Guastalla. Un folto gruppo di studenti dell'Istituto Russell ha incontrato il vocalist-attore.
MATTEO SETTI "IL CANTASTORIE" SALE IN CATTEDRA
Nei suoi racconti, i dietro le quinte di una vita "tra palco e realtà"
A scuola sì, ma di Musical: è stata una lezione inconsueta - ma non meno istruttiva delle solite - quella di giovedì mattina 1° febbraio, per un centinaio di alunni dell'Istituto "Russell" di Guastalla. Per iniziativa dei giovani di Otia (un gruppo di studenti - coordinato dalla prof. Patrizia Vezzani - che si occupa di gestire e programmare eventi culturali, anche extrascolastici), le cinque classi del Liceo delle Scienze sociali e il "gruppo Teatro" hanno partecipato all'incontro col cantante reggiano Matteo Setti.
Non si esagera definendolo una delle migliori voci di tutto il panorama musicale italiano. Setti è noto ormai da tempo al grande pubblico per l'eccellente interpretazione del cantastorie Gringoire nell'«opera popolare» Notre Dame de Paris.
Sale in cattedra, e ne esce subito l'indole energica e solare. Per oltre un'ora, l'intera Aula magna sta ad ascoltarlo con piacere. Non fatica ad instaurare un contatto «live» col suo giovanissimo uditorio. Sa essere comunicativo, istintivo, spontaneo. Proprio come quand'è sul palco: si racconta, scherza, diverte e si diverte in prima persona. Lo si vede dalla gestualità spigliata, ma ancor di più dagli occhi, che s'illuminano specie quando gli chiedono cosa significhi stare in scena. Una magia che si ripete ogni volta, costruita però in anni di prove e sacrifici. Nessuna facile illusione.
Classe 1972, figlio d'arte (di padre cantante e musicista negli anni '60), Matteo imbocca il sentiero artistico quasi... inconsapevolmente, in parallelo con una vita normalissima.
Le occasioni gli si presentano una dopo l'altra, inattese. Lui la chiama "fortuna". Forse è qualcosa di più.
Nel parlare, alterna alcuni aneddoti ("... interminabile l'attesa di quelle ore in ansia, durante le selezioni per il cast di Notre Dame") a vere e proprie nozioni tecniche di canto, non senza dare - su richiesta esplicita - qualche saggio concreto delle sue capacità.
Le sue potenzialità le ha scoperte relativamente tardi. "La folgorazione? Nel '91, quando seguii in tv i funerali di Freddie Mercury". Un evento che lo sblocca e gli fa scoprire una passione prima sconosciuta, il canto. Di lì a pochi anni si ritrova a emulare il leader dei Queen (e ci riesce bene) con la band dei Radio Ga Ga. "La nostra terra, l'Emilia, è feconda di promesse e talenti. Beh, coraggio ragazzi, continuiamo così!".

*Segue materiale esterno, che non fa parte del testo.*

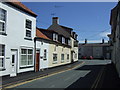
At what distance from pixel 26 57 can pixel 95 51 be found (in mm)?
64238

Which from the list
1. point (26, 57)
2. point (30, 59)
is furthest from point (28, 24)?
point (30, 59)

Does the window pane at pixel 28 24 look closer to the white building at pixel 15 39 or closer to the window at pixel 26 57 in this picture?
the white building at pixel 15 39

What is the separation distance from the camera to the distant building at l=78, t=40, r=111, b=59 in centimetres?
7431

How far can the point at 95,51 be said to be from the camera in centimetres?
7700

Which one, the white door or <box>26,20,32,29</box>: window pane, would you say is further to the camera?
<box>26,20,32,29</box>: window pane

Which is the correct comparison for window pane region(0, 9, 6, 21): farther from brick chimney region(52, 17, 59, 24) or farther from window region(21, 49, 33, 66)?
brick chimney region(52, 17, 59, 24)

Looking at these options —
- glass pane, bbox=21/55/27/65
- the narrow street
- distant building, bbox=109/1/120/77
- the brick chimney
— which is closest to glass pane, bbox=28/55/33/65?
glass pane, bbox=21/55/27/65

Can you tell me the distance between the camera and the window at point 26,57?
15.6 m

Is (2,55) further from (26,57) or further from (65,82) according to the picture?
(65,82)

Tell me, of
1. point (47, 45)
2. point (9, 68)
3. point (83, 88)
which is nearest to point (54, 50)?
point (47, 45)

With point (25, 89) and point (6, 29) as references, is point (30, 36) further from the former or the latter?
point (25, 89)

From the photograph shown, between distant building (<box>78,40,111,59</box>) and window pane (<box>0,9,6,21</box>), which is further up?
window pane (<box>0,9,6,21</box>)

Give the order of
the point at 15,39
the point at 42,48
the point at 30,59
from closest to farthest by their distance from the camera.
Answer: the point at 15,39 → the point at 30,59 → the point at 42,48

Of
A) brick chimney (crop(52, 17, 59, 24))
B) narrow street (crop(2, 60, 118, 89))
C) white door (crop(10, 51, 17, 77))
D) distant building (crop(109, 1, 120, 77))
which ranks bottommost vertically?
narrow street (crop(2, 60, 118, 89))
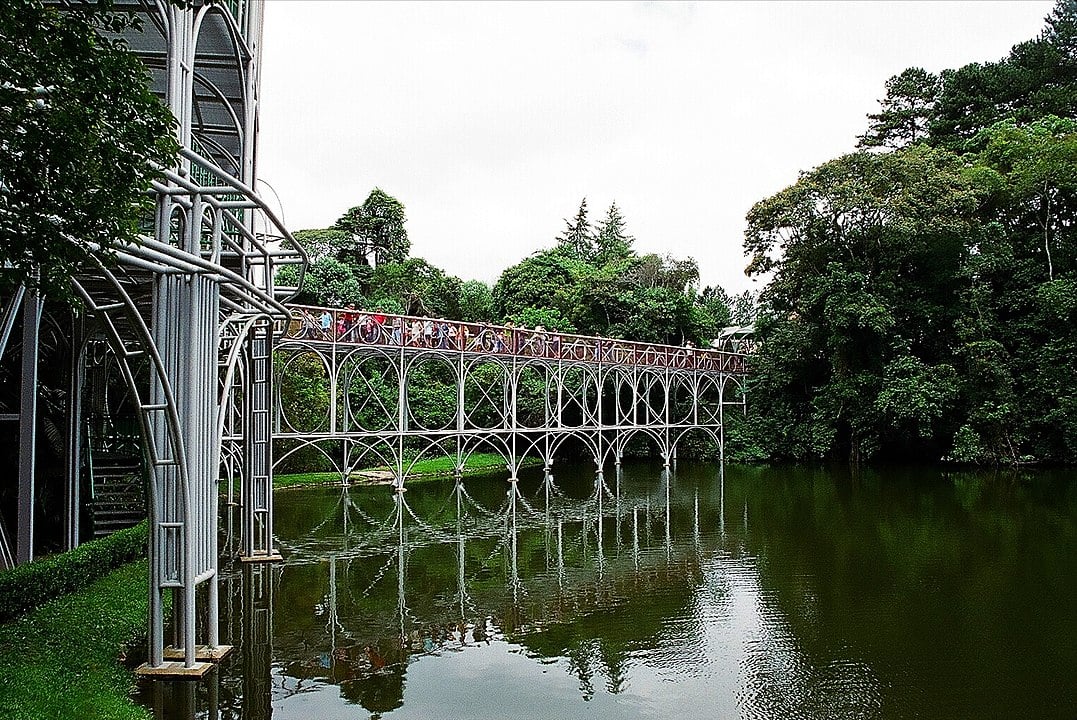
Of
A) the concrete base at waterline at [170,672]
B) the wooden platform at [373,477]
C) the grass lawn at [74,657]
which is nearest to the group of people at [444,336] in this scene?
the wooden platform at [373,477]

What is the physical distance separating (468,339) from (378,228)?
18.4 metres

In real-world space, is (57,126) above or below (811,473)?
above

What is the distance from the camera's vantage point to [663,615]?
9805 millimetres

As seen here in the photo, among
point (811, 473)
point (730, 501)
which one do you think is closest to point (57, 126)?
point (730, 501)

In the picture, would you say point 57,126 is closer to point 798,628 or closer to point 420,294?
point 798,628

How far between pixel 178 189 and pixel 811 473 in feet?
75.1

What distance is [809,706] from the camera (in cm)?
688

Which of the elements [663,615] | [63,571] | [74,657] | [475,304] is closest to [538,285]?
[475,304]

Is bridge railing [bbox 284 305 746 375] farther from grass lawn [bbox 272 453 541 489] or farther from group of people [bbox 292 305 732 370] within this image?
grass lawn [bbox 272 453 541 489]

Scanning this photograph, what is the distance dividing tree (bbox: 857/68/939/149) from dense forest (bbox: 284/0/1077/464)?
11cm

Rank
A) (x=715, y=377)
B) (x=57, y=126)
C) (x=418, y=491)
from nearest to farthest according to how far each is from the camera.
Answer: (x=57, y=126)
(x=418, y=491)
(x=715, y=377)

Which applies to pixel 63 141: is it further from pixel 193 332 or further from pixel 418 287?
pixel 418 287

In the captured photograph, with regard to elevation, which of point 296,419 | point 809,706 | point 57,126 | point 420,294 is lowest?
point 809,706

Mesi e mesi vissuti calcando i palcoscenici dei più grandi teatri del Paese, a fianco di attori e ballerini, hanno certo allargato i suoi orizzonti e affinato la sua sensibilità artistica. Non male come curriculum per uno che fino a vent'anni non aveva mai preso una lezione di canto.
Ma non c'è solo la voce. "Specialmente quando si è 'personaggi' in uno spettacolo, si deve sempre conservare anche una connessione diretta coi movimenti, la fisicità, la gestualità, le espressioni del volto. L'aspetto emotivo poi, è fondamentale: il 'sentire' e vivere come un brivido lungo la schiena quello che si sta eseguendo - in perfetta simbiosi tra il sentimento dell'artista e le sue potenzialità fisiche - è il modo più vero di 'passare' agli spettatori l'emozione. Più il corpo 'si apre' e rimane fluido, più la voce e il suono escono ampi, viaggiando dritti verso chi ci guarda e ascolta".

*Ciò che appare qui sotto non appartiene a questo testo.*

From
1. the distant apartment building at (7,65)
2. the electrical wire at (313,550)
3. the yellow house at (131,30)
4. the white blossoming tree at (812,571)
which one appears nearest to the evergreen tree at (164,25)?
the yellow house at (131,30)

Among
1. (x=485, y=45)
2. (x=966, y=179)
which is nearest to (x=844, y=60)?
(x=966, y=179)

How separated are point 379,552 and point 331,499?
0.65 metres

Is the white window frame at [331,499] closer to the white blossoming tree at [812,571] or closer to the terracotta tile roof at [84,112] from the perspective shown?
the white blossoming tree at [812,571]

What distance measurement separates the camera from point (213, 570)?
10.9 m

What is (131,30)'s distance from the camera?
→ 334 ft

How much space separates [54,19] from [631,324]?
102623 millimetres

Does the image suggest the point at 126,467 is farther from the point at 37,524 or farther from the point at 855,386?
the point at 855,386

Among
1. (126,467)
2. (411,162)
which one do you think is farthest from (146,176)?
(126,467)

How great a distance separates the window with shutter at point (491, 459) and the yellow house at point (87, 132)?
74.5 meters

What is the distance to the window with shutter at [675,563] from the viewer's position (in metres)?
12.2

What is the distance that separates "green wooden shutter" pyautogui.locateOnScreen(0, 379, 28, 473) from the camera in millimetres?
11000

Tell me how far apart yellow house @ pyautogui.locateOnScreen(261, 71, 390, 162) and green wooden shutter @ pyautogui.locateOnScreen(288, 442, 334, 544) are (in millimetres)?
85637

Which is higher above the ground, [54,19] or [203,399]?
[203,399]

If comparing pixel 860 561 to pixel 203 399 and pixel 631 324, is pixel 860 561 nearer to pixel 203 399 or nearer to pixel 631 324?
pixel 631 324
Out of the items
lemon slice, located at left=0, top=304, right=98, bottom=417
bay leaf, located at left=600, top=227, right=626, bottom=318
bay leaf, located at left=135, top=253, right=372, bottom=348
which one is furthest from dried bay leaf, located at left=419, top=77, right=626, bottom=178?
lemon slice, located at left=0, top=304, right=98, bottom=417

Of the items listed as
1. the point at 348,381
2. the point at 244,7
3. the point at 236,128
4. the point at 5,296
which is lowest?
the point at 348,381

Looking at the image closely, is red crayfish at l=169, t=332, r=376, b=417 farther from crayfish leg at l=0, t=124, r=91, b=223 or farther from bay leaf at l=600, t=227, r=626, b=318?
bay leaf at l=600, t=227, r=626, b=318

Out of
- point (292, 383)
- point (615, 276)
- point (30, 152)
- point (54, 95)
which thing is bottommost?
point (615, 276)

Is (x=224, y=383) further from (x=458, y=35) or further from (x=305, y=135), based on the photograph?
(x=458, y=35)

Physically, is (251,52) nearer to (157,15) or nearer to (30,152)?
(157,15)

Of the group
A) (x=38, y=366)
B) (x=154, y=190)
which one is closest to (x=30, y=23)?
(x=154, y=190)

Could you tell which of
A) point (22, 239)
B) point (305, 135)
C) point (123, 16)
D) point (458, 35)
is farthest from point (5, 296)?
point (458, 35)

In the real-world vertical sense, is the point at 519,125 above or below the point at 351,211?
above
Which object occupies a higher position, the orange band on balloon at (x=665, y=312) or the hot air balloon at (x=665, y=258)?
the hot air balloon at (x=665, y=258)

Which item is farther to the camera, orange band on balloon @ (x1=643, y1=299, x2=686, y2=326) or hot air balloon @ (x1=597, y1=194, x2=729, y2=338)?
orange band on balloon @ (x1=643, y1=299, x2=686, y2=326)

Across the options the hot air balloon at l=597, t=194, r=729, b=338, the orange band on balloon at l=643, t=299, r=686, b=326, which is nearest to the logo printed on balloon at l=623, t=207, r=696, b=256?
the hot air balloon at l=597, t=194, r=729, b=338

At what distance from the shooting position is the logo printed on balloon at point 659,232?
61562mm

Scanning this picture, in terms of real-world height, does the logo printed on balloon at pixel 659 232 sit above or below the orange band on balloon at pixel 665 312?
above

Prima di congedarsi, sospinto dalle vivaci richieste di tanti, Matteo concede un «solo voice», sfoggiando la sua voce calda e potente per l'esecuzione di "Luna", uno dei brani più intensi del repertorio di Notre Dame. Spettacolare, è proprio il caso di dire. "Ho un particolare legame affettivo con questa canzone", spiega, mentre il suo viso si vela appena di commozione, prima di chiudere gli occhi e lasciarsi trasportare dalle note. "Mi ricorda mio padre. Morì in quei giorni, fra il 2001 e il 2002, proprio quando con Notre Dame stavamo raggiungendo il successo...".